High-quality audio amplifiers require a very efficient power supply with negligible ripple, hum and buzz. An ordinary bridge-type power supply has a drawback in that it drops to 3 to 4 volts when connected to the load. A transistor- or IC-regulated power supply is much better option but still it has some ripple and hum objectionable to sharp ears.
Here is the circuit of a highly efficient power supply with regulation that uses a centre-tapped transformer.
The 15V AC secondary output drops by 0.6Vx4=2.4 volts after passing through the rectifier bridge. Further, the resistance of the transformer coil drops to 0.5V and the ripple accounts for 1V. So the total drop is about 4V DC. This is why the transformer’s secondary output should be at least four volts higher than the regulated output.
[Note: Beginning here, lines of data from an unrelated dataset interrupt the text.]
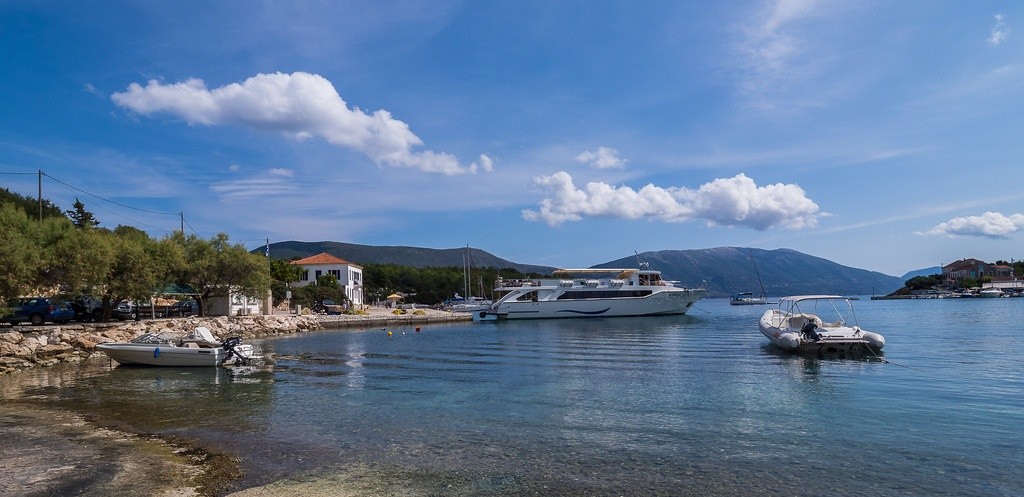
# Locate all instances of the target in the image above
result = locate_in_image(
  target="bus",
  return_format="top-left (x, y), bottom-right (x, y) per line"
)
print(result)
top-left (149, 292), bottom-right (201, 306)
As shown in the circuit, two Darlington pairs of transistors (T1-T2 and T3-T4) are used as regulators. The Darlington pairs of transistors increase the current gain. The 470µF capacitors connected to the base of transistors T1 and T3 reduce hum and also depress higher-order harmonics. The 12-kilo-ohm resistors (R9 and R10) compensate for variations in the transistor gain. Resistors R1 through R4 (0.25-ohm, 5W) are used in series with diodes to limit the peak current at power-on.
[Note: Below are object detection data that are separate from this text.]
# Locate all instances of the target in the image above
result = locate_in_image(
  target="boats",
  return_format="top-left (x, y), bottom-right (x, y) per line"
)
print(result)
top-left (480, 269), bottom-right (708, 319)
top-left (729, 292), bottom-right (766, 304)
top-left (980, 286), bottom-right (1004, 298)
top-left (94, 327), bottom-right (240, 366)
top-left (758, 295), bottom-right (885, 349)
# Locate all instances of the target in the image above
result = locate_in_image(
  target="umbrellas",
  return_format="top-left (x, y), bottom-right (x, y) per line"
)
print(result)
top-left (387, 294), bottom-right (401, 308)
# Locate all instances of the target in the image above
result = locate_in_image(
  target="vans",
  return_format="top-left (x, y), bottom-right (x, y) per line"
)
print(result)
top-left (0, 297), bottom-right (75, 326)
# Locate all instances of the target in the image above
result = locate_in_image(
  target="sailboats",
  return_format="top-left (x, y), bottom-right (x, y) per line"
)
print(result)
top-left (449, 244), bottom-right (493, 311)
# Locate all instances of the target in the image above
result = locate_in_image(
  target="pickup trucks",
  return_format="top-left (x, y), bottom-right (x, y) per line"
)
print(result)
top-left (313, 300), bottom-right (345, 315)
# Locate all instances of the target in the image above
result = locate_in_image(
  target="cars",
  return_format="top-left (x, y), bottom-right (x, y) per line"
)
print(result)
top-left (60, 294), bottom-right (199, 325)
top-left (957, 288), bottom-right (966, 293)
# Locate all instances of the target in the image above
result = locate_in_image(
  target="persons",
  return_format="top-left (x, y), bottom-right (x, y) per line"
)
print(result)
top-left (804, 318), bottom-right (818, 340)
Capacitors C3 through C6 (22nF, 50V) reduce the internal thermal noise of respective diodes. Mains filter capacitors C7 and C8 (4700µF) are shunted by capacitors C9 and C10 (100nF, 50V), respectively, to reduce the RF noise. Capacitors C1 and C2 (47nF, 250V) used across double-pole, double-throw switch S1 eliminate bounce.
Resistors R5 through R8 (220-ohm) and R9 and R10 (12-kilo-ohm) are 0.25W metal-film or 0.5W carbon resistors. If 10,000µF capacitors are used in place of 4700µF C7 and C8, any variations in mains (200V-260V AC) will not affect the DC output.
Ground all the electrolytic capacitors at a common point. Use a copper bar or a small copper plate as the common ground. Transistors T1 through T4 must be used along with heat-sinks. Connect other components of the circuit to the common ground using copper wire of a minimum 16 SWG.
EFY note. When testing at the EFY lab, a 230V AC primary to 15V-0-15V, 3A secondary transformer was used to get ±15V DC, 2A. Choose the voltage and current ratings of the transformer’s secondary coil anywhere between 18V and 22V as per your requirement without changing any component.